I usually ask @jamesevans to join in.

I just found a similar one in my code that has been there 8 weeks now…! So easily done!

Slightly unrelated but I’ve found the /mode/{mode}/arrivals endpoint doesn’t permit cachebusters in the URL! I’ve tried a few parameter names, but this example with a “random” value for “t” returns a 404…
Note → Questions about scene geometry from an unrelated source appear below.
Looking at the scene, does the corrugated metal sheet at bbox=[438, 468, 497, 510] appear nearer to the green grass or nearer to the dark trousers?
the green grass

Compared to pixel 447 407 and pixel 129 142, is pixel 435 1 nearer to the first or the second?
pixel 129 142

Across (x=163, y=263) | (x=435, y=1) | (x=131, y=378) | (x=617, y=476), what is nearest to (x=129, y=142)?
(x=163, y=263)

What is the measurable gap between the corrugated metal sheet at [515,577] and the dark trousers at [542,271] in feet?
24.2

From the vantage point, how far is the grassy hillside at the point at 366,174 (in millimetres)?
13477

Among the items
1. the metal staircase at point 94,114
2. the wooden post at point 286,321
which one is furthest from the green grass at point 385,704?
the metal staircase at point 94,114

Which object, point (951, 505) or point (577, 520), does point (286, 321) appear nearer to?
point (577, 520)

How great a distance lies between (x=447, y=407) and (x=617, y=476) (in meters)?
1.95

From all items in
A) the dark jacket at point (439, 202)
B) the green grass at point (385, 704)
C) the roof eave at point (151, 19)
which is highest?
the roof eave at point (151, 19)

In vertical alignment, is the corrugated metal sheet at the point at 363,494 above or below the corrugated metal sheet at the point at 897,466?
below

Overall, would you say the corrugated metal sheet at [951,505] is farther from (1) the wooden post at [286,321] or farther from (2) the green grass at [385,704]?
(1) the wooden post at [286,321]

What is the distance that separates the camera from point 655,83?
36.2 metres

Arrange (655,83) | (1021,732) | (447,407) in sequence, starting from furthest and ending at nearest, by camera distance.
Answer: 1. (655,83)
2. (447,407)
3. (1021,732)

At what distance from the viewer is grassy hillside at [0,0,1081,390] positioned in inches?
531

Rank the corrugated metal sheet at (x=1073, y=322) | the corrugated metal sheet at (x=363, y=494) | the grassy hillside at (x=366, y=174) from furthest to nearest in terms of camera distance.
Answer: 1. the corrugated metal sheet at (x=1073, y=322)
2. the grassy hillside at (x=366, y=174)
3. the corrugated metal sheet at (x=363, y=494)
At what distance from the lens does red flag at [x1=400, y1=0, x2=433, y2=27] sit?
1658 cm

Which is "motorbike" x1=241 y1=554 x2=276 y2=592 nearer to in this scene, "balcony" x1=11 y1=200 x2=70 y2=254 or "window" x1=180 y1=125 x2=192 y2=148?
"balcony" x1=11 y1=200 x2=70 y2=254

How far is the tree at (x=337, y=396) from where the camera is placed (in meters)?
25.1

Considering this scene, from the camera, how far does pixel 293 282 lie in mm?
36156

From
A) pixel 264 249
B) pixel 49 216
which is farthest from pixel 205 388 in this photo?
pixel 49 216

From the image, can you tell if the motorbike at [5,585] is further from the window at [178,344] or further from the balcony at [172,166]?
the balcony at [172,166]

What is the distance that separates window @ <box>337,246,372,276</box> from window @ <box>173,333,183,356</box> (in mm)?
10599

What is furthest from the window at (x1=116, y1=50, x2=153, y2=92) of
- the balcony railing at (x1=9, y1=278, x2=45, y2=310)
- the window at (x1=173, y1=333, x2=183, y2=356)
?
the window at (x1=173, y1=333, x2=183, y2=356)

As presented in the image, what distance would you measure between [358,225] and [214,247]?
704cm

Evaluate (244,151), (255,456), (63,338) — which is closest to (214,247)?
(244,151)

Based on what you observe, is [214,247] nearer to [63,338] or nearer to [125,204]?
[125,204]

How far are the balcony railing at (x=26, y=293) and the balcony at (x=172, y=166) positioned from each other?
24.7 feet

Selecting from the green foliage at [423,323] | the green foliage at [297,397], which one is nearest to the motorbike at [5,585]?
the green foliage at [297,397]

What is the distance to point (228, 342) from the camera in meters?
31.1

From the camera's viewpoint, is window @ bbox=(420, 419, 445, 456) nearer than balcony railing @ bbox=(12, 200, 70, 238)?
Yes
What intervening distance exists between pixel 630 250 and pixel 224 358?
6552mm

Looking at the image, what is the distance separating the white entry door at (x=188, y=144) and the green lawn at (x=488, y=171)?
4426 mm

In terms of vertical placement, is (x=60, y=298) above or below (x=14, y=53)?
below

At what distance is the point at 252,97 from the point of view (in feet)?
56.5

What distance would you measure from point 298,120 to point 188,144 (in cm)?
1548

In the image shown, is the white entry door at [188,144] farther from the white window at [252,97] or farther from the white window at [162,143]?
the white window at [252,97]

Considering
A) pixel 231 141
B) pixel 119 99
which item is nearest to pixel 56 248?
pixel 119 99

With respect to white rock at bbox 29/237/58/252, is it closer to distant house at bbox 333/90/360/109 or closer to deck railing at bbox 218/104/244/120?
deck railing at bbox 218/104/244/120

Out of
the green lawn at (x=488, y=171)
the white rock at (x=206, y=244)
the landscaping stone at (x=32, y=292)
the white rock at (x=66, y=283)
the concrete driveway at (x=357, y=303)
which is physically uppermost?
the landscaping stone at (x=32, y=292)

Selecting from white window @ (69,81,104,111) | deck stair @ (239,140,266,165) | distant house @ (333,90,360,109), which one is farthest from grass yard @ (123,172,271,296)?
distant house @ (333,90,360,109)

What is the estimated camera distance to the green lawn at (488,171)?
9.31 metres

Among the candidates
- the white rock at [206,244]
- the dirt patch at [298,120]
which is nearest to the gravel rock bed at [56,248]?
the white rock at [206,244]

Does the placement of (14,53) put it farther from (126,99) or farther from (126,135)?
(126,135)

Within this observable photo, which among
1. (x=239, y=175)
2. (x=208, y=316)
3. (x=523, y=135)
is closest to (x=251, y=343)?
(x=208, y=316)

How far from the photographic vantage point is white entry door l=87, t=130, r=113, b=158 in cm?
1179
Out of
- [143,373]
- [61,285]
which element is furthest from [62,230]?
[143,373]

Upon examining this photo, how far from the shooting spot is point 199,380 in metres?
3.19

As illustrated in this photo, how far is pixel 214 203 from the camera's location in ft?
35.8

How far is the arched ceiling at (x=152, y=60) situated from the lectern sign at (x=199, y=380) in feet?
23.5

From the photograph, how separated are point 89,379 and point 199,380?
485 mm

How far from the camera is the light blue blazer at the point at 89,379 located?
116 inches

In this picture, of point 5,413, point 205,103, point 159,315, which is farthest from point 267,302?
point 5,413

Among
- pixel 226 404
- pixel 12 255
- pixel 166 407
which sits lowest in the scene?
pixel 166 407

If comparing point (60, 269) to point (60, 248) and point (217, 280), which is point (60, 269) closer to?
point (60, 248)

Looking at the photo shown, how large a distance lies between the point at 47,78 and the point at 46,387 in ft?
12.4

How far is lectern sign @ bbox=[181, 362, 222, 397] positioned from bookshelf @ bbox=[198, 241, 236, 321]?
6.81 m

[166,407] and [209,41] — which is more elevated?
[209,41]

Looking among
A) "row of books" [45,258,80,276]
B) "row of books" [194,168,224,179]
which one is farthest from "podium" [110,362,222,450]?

https://api.tfl.gov.uk/Mode/bus/Arrivals&t=1234567890
{"$type":"Tfl.Api.Presentation.Entities.ApiError, Tfl.Api.Presentation.Entities","timestampUtc":"2020-05-14T00:33:53.9751627Z","exceptionType":"EntityNotFoundException","httpStatusCode":404,"httpStatus":"NotFound","relativeUri":"/Mode/bus/Arrivals&t=1234567890","message":"Resource not found: http://api:8001/Mode/bus/Arrivals&t=1234567890"}

We’ve been rumbled!

I think you will find that the first parameter is always a “?” in a properly formed URL, not “&” as you have used… :slight_smile:

https://api.tfl.gov.uk/Mode/bus/Arrivals?t=1234567890

Sorry, I should’ve pointed out I tried both. 404 with a ? too :frowning:

I guess you could change it from a GET to a POST and change a post parameter? Does it support POST?